Work to be completed: Rewrite the rows below as a numbered list, starting at the line that has "What distance would" and continuing through the last of the rows. Omit any blank lines.
====
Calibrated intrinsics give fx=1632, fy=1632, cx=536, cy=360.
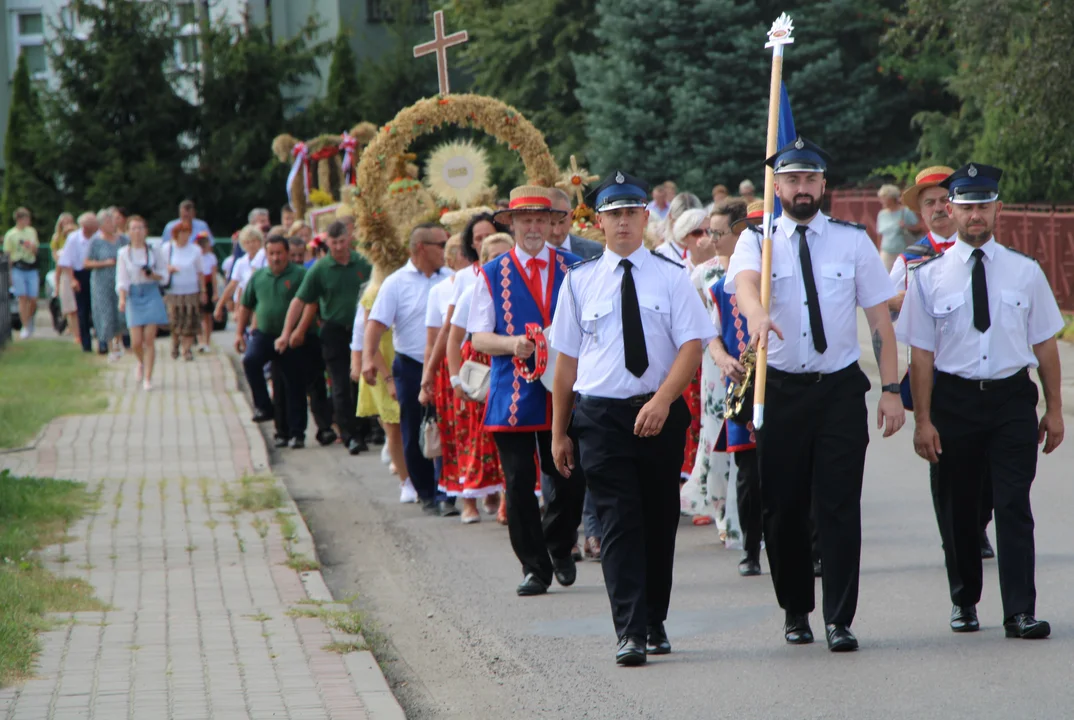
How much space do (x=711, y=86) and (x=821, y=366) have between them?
83.1 ft

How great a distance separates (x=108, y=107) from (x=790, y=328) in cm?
3267

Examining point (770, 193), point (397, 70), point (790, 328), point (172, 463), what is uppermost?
point (397, 70)

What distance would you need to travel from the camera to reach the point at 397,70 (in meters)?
42.1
====
Response below:
1. What distance would you need to travel from the camera to reach the point at 397,70 (in meters)?
2. 42.1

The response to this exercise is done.